The ultimate test of any values statement is whether the company's employees follow it daily. Institutionalization is the process that brings a values statement to life, and decisive executive action, codes of conduct, and operational audits all play an important role in this process.
Sustaining Values across Generations
If a company is to sustain its moral values over time, it must impart them to successive generations of leaders. This requires the firm to take steps to create congruence between the organization's moral ideals and the moral ideals embraced by its future leaders. Absent such an alignment, the firm's new leaders will allow the firm's values to wind down over time, or will replace them outright with values more congenial to their viewpoints.
Sustaining values assumes clarity about orientation and effectiveness at institutionalization. But it also requires organizations to carefully address other activities as well—for example, management development and succession planning for executive positions.

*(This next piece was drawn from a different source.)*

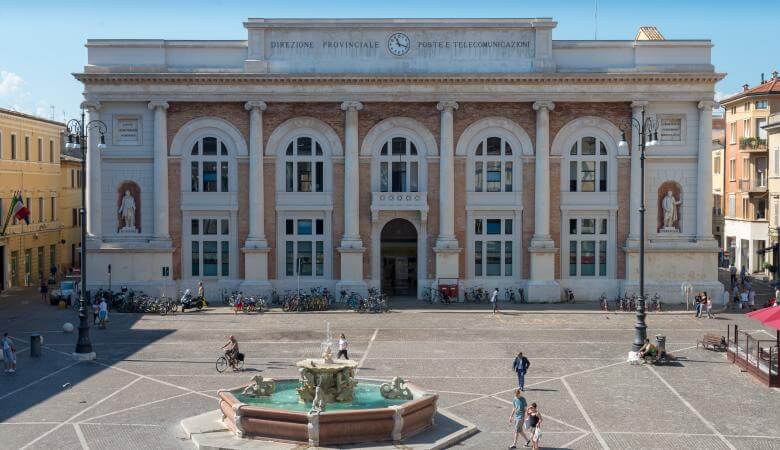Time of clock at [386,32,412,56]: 11:18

Creative approaches to management development can promote greater alignment between the organization's values and the values of its employees. Some companies offer seminars designed to help managers better understand the relevance of its values statement to business decisions. These workshops may feature case studies drawn from the organization's history. Participants also bring to the session challenges they currently face.
Typically, the topics raised by participants vary widely, addressing such diverse issues as the ethics of gathering competitive intelligence, maintaining pay equity among employees working in different parts of a multinational enterprise, and the circumstances under which the organization has an obligation to disclose product defects to its customers. The challenges are discussed by the class, which then attempts to formulate a values-based resolution. Managers come away from such events with greater skill in applying the organization's values to operational and strategic decisions.
In addition, since senior leaders are in a unique position to influence an organization's values, it is particularly important that the selection criteria for these roles account for both traditional business qualifications—such as economic performance, intelligence, and leadership skills—and less typical ones—such as personal and professional integrity, and alignment of personal beliefs with the organization's value system. The organization's leaders must work with its board of directors to identify and explicate these atypical criteria, and to determine how key managers will be evaluated and tracked against them. Only by doing so can they hope to ensure that future leadership appointments will preserve, not erode, the firm's value system.
It is sometimes said that there is nothing as practical as a good idea. For leaders creating new organizations, Goodpaster's framework suggests a way forward, a pathway toward the creation of a culture that supports ethical conduct. For executives leading established organizations, it provides a useful reference point, one that can help them critically examine the actions they have taken already to address a leadership challenge that is both daunting and vital.
1. 2004 Federal Sentencing Guideline Manual (Washington, DC: United States Sentencing Commission, 2004); available from Internet: www.ussc.gov/2004guid/TABCON04.htm.
2. KE Goodpaster, “Ethical Imperatives and Corporate Leadership,” Ethics in Practice: Managing the Moral Corporation (Boston: Harvard Business School Press, 1989): 212–218.
T. Dean Maines is president of the SAIP Institute at the University of St. Thomas Opus College of Business (Minneapolis).